STATED PROBLEM: Which lines of the records contain the string "point"? Gather every such line, copied in full, and treat uppercase and lowercase as different.

DATASET ROWS:
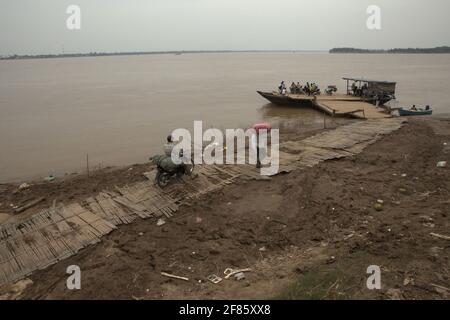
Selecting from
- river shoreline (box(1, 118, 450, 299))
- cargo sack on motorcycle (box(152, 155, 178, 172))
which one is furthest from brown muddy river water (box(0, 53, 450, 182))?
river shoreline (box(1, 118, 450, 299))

==

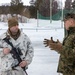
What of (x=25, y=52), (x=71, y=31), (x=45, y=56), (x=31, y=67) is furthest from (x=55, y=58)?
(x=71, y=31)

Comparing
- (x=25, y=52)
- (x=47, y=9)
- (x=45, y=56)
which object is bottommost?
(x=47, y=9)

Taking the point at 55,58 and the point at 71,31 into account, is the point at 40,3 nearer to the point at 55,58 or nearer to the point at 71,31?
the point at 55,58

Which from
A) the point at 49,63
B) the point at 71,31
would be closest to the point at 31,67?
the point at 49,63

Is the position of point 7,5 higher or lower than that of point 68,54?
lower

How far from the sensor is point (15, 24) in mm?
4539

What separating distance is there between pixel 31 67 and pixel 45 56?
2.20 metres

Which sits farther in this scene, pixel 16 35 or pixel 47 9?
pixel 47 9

---

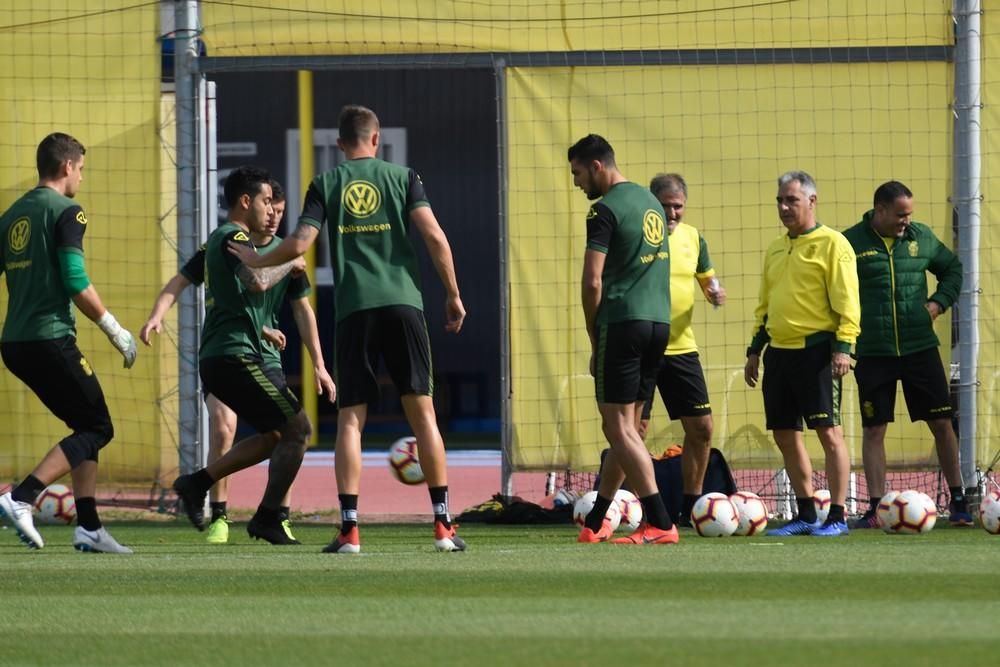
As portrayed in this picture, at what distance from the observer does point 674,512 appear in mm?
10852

TASK RESULT:
Taking the point at 55,58 and the point at 71,31 into account, is the point at 40,3 nearer to the point at 55,58 or nearer to the point at 71,31?
the point at 55,58
A) the point at 49,63
B) the point at 71,31
would be closest to the point at 31,67?
the point at 49,63
Is the position of point 7,5 higher or lower than that of point 68,54?
How far from the sensor is point (15, 24) in mm?
As portrayed in this picture, at what distance from the observer does point 674,512 appear in mm?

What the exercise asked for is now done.